Real System Failures

bsder · on July 14, 2017

Quoting:

"For more than 30 years, our design lab has seen that no IC greater than 16 pins (except memory) has worked according to its documentation"

That matches the experience of every single embedded engineer I have ever known.

JoeAltmaier · on July 14, 2017

Oh yes, a thousand times Yes. The entire job of embedded engineers is to work around flaws in large SOC/SOM designs. The errata sheets are many pages of one-line descriptions. The tools barely work, any provided 'drivers' from the manufacturer are little more than proof-of-concept, and none of the advanced features work well/at all.

tluyben2 · on July 16, 2017

Yep, and that documentation is often bad. We create our own (currently we are working with some obscure mcu) but cannot share because NDAs etc with the chip manufacturer. And so the docs remain crap and the trial and error continues.

TeMPOraL · on July 14, 2017

This was an absolutely amazing read.

Few lessons I took from it:

- "There is no such thing as digital circuitry. There is only analog circuitry driven to extremes." Digital is a pretty leaky abstraction. You can't safely ignore the physical world. In particular, be wary of your digital parts changing into other parts (or new "parts" appearing out of the blue) thanks to physics.

- There's so much that can go wrong. I'm in awe of people working on life-critical systems, and of challenges they deal with.

- What the fuck is going on with IC durability? The presentation quotes a text from 2013, which says "Commercial semiconductor road maps show component reliability timescales are being reduced to 5–7 years, more closely aligning with commercial product life cycles of 2–3 years." I.e. if your device has modern electronics on-board, it already won't last long because semiconductor devices themselves are expected to naturally fail after few years. This makes me really sad about the state of our technological civilization.

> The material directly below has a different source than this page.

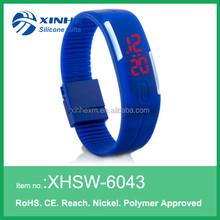 Cool Sport LED Silicone bracelet watch For teenages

- Don't ignore specs you don't fully, 100% honest-to-god understand! Slide 38 is a damning enough description by itself. I'd add that this also applies to bureaucracies and laws - just because you think some rule is stupid, doesn't mean it is. "Move fast and break things" approach has no place where lives (or livelihoods) can be affected.

- Even adding a node to a linked list isn't a trivial thing, and has many places in which you can screw it up. This highlights just how much acummulated complexity we're dealing with here.

- Life always finds a way... to grow in your electronics and break it.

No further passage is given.